-- Start DATA TO USE --

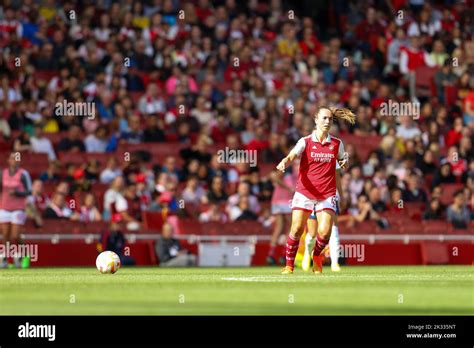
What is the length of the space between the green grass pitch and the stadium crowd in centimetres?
775

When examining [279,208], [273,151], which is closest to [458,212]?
[279,208]

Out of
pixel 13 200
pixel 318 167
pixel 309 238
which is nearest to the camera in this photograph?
pixel 318 167

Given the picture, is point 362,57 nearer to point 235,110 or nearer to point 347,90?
point 347,90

-- End DATA TO USE --

● THE TASK
Print the material above line for line, leaving out the pictures.

● OUTPUT OF THE EXERCISE
What is the length of the space between the green grass pitch and the stadium crowd in centimetres?
775

When examining [279,208], [273,151], which is closest to [458,212]?
[279,208]

Out of
pixel 13 200
pixel 318 167
pixel 309 238
which is nearest to the camera in this photograph?
pixel 318 167

Given the picture, is point 362,57 nearer to point 235,110 or nearer to point 347,90?
point 347,90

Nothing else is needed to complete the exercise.